Tout en se servant, il sentit un léger malaise chez le jeune homme. Peut-être une bride de passé douloureux avait resurgit en cet instant dans l’esprit de Raziel. Il est parfois des paroles, des bruits, des odeurs qui réveillaient ce qu’on croyait ou espérait endormi depuis longtemps. Le vagabond feinta de se gratter voulant rattraper ce qu’il voyait certainement comme un signe de faiblesse et qui coulait le long de sa joue.
Puis d’une voix hésitante, il remercia le druide de lui proposer du travail. Un léger sourire se dessina sur les lèvres de ce dernier. Le jeune homme risquait peut-être de regretter ses remerciements, lorsqu’il travaillerait les peaux et devrait dans l’atmosphère étouffante des après-midi d’été, supporter l’odeur désagréable des chaires en putréfactions.

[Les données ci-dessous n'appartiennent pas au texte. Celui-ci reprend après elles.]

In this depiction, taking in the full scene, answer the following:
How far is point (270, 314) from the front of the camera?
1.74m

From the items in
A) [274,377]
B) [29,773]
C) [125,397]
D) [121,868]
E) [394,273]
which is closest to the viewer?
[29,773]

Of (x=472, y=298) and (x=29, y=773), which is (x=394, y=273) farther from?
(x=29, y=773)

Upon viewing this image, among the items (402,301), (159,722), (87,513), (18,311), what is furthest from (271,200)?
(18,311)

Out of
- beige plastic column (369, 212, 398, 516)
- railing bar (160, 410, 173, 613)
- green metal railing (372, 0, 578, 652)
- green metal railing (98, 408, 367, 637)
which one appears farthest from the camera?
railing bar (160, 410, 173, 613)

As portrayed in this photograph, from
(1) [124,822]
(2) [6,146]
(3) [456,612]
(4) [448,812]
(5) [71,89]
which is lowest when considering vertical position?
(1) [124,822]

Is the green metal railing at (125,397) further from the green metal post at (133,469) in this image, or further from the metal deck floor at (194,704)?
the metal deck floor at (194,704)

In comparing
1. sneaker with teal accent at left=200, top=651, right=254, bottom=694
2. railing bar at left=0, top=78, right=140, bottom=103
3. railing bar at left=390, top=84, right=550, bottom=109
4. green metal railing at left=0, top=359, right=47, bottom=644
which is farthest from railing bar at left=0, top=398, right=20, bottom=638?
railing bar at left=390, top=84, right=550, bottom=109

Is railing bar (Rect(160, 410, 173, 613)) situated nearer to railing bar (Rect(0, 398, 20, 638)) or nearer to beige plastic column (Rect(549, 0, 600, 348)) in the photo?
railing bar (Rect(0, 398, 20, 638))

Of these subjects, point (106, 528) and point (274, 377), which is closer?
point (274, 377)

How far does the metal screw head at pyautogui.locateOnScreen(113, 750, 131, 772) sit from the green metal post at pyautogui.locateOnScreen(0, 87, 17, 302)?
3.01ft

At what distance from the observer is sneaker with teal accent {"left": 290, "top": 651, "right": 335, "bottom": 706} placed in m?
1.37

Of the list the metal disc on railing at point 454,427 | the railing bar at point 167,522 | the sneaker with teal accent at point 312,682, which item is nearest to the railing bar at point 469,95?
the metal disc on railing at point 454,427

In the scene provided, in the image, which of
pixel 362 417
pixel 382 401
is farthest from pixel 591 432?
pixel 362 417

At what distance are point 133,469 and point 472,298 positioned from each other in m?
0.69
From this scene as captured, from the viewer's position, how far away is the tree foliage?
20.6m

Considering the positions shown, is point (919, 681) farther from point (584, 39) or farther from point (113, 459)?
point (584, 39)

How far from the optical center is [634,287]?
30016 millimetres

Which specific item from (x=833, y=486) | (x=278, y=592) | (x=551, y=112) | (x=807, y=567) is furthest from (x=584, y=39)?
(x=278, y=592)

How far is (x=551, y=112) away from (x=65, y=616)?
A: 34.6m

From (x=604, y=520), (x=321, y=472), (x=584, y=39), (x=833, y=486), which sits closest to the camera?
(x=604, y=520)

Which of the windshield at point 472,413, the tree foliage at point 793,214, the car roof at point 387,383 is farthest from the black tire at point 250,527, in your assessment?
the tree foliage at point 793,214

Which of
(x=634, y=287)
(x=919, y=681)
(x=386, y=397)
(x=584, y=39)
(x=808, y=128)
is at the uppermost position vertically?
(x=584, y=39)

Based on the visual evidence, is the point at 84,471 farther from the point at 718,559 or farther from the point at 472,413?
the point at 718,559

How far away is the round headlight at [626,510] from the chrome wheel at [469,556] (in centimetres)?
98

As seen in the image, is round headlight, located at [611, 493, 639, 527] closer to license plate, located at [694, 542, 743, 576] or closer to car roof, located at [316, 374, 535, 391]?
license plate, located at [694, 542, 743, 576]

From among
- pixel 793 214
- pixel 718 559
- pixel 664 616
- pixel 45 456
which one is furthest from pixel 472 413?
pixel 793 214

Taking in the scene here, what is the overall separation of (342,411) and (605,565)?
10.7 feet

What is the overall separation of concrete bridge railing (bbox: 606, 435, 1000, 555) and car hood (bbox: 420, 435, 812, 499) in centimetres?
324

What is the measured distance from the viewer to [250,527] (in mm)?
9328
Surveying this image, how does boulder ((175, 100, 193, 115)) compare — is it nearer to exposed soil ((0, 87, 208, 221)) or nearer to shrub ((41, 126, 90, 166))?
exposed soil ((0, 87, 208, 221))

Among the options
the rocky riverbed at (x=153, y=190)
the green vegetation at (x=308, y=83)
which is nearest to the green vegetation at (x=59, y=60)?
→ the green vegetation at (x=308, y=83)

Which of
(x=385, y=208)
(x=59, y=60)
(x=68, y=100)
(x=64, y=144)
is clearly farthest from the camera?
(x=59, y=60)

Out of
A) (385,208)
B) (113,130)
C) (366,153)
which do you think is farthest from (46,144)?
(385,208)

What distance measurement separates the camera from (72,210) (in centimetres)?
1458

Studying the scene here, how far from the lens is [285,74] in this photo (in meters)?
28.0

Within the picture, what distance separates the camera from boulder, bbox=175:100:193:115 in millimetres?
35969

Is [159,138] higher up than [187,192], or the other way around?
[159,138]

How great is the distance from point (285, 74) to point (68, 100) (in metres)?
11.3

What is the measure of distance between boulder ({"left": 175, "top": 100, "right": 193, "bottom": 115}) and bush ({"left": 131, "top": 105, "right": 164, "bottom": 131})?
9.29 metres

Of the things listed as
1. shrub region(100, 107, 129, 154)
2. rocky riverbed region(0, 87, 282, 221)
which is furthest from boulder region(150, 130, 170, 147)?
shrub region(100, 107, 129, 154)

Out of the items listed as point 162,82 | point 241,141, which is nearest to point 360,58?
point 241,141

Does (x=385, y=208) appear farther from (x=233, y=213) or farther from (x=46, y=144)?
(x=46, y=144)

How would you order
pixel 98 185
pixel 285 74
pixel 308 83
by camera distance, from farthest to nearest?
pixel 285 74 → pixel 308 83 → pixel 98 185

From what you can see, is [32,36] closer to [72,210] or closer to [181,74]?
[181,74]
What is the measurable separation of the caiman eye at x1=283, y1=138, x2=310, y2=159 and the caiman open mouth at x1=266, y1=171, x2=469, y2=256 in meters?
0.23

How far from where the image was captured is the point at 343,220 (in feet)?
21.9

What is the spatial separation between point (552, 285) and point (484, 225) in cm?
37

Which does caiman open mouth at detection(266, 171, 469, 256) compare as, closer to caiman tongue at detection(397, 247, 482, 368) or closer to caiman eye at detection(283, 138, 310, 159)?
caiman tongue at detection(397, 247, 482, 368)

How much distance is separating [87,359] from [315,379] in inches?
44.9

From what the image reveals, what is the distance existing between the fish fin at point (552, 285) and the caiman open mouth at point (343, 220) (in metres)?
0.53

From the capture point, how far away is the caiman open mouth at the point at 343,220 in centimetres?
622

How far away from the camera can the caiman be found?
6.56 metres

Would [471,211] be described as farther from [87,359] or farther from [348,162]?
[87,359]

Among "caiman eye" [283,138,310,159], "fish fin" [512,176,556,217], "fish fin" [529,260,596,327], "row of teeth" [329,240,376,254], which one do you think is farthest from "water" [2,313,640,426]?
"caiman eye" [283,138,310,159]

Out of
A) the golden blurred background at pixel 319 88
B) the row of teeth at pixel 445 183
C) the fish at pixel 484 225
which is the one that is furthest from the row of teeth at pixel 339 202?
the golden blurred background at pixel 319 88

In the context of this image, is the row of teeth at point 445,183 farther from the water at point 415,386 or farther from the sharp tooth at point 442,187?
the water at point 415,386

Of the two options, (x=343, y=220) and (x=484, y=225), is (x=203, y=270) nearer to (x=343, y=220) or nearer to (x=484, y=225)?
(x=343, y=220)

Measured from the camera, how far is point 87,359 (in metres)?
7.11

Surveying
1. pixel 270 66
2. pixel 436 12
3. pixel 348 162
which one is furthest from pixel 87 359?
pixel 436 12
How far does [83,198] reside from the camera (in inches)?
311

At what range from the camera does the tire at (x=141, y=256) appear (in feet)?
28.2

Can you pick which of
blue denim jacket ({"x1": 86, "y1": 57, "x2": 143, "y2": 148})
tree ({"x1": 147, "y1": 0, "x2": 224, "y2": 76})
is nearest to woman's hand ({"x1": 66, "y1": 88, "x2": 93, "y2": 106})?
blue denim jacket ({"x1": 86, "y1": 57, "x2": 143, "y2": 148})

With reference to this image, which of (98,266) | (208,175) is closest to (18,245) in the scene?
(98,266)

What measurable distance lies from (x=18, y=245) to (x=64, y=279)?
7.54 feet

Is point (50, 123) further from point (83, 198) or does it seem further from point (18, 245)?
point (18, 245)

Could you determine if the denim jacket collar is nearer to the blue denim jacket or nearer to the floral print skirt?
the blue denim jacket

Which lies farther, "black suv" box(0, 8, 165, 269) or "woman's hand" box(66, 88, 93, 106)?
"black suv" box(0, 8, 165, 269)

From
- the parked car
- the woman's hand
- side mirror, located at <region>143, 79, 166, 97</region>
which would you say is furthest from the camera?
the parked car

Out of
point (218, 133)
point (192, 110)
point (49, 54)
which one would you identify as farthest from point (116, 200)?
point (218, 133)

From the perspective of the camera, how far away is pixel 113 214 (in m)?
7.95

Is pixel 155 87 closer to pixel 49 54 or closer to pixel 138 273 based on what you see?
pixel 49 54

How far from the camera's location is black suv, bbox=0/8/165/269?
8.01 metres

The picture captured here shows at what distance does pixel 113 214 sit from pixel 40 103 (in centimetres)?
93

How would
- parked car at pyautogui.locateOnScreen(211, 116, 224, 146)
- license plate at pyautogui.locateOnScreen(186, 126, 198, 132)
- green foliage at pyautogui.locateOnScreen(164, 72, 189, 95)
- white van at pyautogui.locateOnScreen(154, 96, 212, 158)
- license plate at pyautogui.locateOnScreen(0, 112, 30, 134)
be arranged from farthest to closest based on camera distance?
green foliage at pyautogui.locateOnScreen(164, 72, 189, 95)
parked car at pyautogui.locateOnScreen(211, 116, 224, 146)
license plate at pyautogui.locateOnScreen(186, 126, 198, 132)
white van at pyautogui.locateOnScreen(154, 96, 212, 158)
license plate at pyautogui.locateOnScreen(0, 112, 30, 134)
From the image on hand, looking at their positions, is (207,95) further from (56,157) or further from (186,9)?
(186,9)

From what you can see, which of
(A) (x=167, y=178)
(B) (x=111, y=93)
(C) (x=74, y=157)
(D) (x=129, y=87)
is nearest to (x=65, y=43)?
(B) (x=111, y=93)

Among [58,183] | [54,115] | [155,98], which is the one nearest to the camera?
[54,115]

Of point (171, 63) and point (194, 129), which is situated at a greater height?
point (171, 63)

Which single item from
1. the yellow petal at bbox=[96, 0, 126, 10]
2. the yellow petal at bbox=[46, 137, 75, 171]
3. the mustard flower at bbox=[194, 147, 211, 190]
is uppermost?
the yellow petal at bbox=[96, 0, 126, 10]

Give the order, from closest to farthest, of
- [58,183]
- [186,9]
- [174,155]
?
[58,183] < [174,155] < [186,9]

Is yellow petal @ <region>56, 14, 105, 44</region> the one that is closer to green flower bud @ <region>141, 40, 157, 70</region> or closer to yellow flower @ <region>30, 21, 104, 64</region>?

Kea retourna s’asseoir à sa place et contempla un instant le feu. Quelques gouttes poussées par le vent pénétrèrent dans la cheminée et finirent leur chute, dans les flammes de l’âtre, dans un petit grésillement tout juste audible. Le tonnerre retentit une fois de plus faisant sursauter Raziel. Aux paroles du jeune homme qui s’en suivirent Keavalor reporta son attention sur ce dernier, fronçant quelques peu les sourcils. Il ne saisissait pas tout à fait les propos du jeune homme. Finalement sentant que Raziel semblait vouloir parler, d’un quelconque malaise, il s’adressa à lui d’un ton paisible.*
Quel est se mal qui semble te tourmenter depuis un petit moment ?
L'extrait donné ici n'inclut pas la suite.